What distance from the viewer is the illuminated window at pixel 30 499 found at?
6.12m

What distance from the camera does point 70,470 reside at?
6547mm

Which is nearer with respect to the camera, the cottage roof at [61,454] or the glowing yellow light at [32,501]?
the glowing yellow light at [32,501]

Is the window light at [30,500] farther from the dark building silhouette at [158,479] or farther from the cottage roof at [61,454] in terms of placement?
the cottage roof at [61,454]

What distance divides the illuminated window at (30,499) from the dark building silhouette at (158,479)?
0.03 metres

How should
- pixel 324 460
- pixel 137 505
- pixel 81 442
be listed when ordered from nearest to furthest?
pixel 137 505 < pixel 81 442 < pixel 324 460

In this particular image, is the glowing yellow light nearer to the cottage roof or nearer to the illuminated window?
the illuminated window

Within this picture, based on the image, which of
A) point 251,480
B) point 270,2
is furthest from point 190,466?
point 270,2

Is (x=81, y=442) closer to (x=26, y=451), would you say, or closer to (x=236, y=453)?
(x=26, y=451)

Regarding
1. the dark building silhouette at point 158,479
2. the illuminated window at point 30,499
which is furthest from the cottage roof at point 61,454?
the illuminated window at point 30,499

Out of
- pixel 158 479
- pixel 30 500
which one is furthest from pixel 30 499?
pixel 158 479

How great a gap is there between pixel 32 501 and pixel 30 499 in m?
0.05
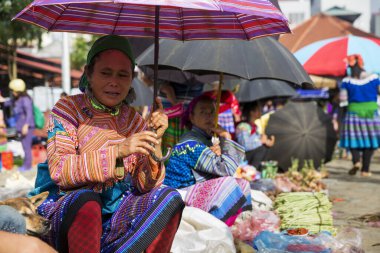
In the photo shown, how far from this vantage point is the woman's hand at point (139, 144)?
327 cm

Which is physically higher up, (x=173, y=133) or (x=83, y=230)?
(x=173, y=133)

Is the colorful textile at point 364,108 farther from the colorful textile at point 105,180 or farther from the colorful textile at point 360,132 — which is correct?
the colorful textile at point 105,180

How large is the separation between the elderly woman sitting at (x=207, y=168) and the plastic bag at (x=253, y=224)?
0.60 ft

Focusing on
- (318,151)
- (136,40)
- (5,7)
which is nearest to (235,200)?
(136,40)

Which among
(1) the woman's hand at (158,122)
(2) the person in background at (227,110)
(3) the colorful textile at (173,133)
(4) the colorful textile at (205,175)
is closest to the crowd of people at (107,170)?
(1) the woman's hand at (158,122)

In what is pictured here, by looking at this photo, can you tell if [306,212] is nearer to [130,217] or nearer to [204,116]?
[204,116]

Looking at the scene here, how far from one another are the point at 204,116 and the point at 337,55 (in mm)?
6041

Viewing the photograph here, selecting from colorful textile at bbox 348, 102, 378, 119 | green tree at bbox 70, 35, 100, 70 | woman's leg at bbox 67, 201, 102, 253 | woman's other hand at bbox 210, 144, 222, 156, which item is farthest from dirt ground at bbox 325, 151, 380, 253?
green tree at bbox 70, 35, 100, 70

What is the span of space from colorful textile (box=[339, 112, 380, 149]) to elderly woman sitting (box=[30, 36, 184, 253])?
7913mm

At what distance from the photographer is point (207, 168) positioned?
5355 mm

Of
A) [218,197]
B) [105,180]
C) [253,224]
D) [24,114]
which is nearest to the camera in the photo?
[105,180]

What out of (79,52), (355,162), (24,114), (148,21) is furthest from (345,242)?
(79,52)

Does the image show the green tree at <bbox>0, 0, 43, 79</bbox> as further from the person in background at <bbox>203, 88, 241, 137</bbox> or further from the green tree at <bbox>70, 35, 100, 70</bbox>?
the green tree at <bbox>70, 35, 100, 70</bbox>

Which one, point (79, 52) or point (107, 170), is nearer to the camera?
point (107, 170)
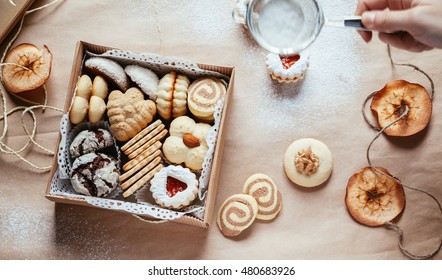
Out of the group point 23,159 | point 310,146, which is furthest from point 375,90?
point 23,159

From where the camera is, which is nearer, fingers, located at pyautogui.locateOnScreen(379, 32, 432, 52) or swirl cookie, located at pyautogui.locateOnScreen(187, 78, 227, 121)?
fingers, located at pyautogui.locateOnScreen(379, 32, 432, 52)

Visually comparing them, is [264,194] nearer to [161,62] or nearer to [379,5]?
[161,62]

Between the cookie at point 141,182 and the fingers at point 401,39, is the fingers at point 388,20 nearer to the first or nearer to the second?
the fingers at point 401,39

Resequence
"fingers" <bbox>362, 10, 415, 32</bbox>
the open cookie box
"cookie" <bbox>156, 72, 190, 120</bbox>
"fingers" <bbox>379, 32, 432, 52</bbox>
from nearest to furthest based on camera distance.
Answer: "fingers" <bbox>362, 10, 415, 32</bbox> < "fingers" <bbox>379, 32, 432, 52</bbox> < the open cookie box < "cookie" <bbox>156, 72, 190, 120</bbox>

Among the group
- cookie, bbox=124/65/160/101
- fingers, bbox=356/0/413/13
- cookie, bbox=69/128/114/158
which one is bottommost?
cookie, bbox=69/128/114/158

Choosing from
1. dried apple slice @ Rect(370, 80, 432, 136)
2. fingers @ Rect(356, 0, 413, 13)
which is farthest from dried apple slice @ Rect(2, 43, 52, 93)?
dried apple slice @ Rect(370, 80, 432, 136)

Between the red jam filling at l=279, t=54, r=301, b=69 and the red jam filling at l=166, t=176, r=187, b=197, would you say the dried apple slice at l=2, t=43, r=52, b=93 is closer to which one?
the red jam filling at l=166, t=176, r=187, b=197
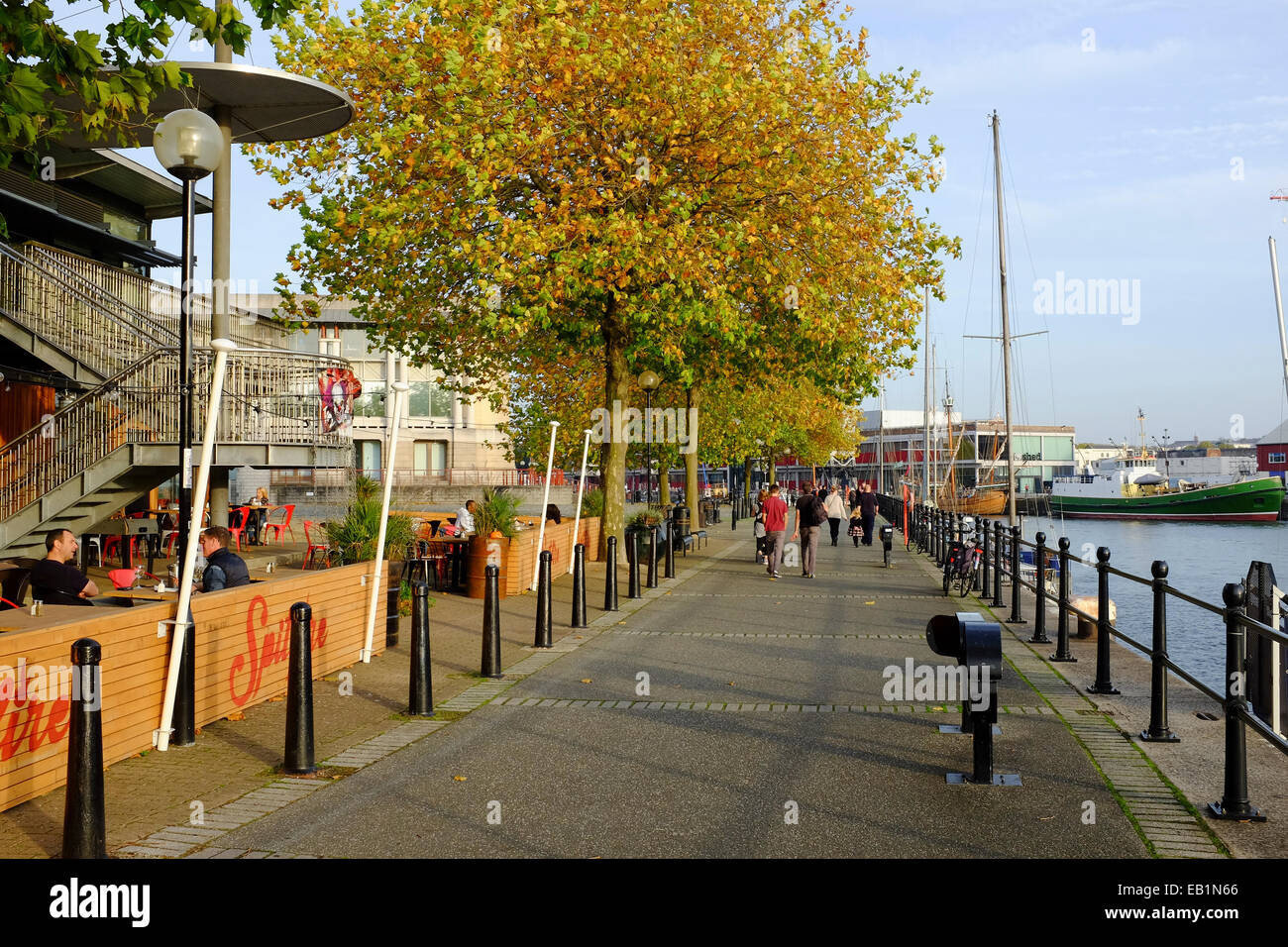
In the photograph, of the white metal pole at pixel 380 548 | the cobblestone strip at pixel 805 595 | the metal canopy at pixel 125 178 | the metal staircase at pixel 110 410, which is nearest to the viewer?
the white metal pole at pixel 380 548

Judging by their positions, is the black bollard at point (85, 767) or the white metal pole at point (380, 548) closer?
the black bollard at point (85, 767)

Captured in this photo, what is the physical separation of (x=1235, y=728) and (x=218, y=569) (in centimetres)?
774

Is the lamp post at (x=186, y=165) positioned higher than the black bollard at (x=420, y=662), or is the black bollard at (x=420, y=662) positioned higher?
the lamp post at (x=186, y=165)

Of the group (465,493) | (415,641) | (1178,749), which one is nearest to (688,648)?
(415,641)

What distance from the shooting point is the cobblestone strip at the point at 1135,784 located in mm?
5492

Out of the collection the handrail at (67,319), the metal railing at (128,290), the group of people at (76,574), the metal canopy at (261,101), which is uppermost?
the metal canopy at (261,101)

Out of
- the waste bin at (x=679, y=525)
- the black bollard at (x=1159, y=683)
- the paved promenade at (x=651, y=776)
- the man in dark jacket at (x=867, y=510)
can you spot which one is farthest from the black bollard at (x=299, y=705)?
the man in dark jacket at (x=867, y=510)

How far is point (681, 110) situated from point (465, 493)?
119 feet

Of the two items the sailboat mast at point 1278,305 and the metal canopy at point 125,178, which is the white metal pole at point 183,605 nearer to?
the metal canopy at point 125,178

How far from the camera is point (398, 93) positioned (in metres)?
18.9

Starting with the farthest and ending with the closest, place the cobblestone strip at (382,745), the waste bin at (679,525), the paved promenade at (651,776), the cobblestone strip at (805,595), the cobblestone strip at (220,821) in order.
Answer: the waste bin at (679,525)
the cobblestone strip at (805,595)
the cobblestone strip at (382,745)
the paved promenade at (651,776)
the cobblestone strip at (220,821)

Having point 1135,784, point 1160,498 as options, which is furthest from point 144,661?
point 1160,498

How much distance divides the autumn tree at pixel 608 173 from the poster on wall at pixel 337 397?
85.7 inches
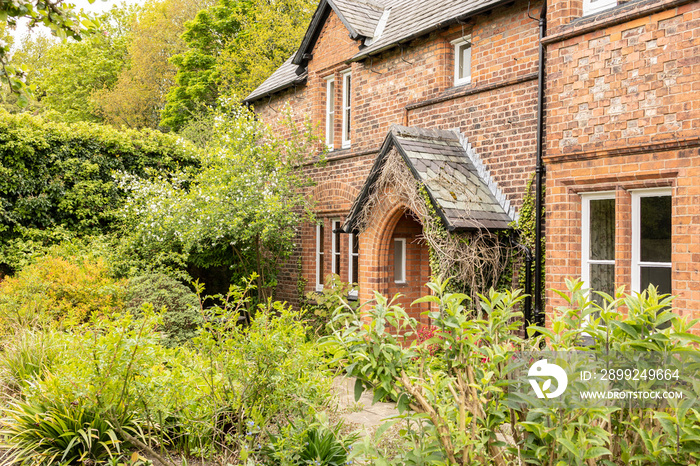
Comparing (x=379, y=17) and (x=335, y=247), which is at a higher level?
(x=379, y=17)

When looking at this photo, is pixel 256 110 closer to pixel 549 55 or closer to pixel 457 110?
pixel 457 110

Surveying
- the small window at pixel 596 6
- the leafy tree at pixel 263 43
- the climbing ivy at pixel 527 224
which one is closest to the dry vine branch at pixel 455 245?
the climbing ivy at pixel 527 224

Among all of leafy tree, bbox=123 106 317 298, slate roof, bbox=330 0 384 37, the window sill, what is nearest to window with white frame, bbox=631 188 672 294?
the window sill

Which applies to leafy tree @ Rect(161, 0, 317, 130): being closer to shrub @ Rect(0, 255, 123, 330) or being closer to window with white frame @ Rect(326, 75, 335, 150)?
window with white frame @ Rect(326, 75, 335, 150)

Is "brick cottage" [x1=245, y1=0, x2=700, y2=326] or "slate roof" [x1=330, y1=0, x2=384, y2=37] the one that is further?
"slate roof" [x1=330, y1=0, x2=384, y2=37]

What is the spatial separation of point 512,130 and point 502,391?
6602mm

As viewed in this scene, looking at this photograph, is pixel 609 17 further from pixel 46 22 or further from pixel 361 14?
pixel 361 14

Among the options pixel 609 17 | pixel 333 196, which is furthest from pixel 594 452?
pixel 333 196

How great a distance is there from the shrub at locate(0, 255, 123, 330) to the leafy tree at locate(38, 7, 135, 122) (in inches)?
964

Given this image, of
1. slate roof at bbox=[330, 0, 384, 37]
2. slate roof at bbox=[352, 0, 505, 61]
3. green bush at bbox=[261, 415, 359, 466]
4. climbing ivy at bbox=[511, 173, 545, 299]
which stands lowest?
green bush at bbox=[261, 415, 359, 466]

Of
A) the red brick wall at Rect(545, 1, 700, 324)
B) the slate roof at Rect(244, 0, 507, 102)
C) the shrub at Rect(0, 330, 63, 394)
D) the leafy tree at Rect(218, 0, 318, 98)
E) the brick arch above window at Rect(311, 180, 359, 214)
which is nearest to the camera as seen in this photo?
the red brick wall at Rect(545, 1, 700, 324)

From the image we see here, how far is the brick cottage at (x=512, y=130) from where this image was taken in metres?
6.24

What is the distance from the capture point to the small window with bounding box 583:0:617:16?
6.97 m

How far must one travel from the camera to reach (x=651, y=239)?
659 cm
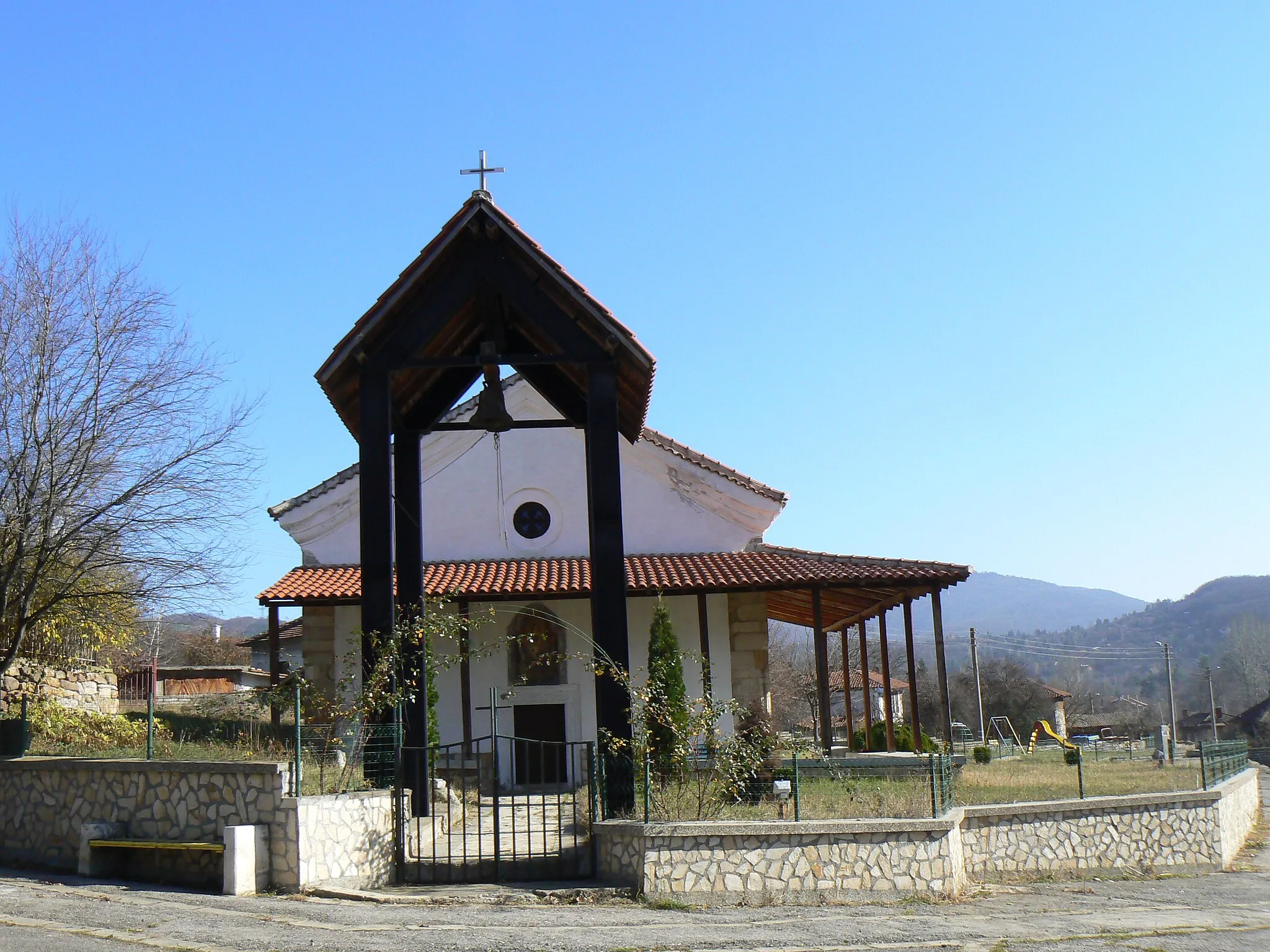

▬▬▬

Find every line in the listing above that contains the word "closest", and copy each of those lines.

is closest to the crowd of people at (107,170)?
Starting with the farthest and ending with the closest, place the cobblestone strip at (382,745), the waste bin at (679,525), the paved promenade at (651,776), the cobblestone strip at (805,595), the cobblestone strip at (220,821) in order.
which one is closest to the dry vine branch at pixel 455 245?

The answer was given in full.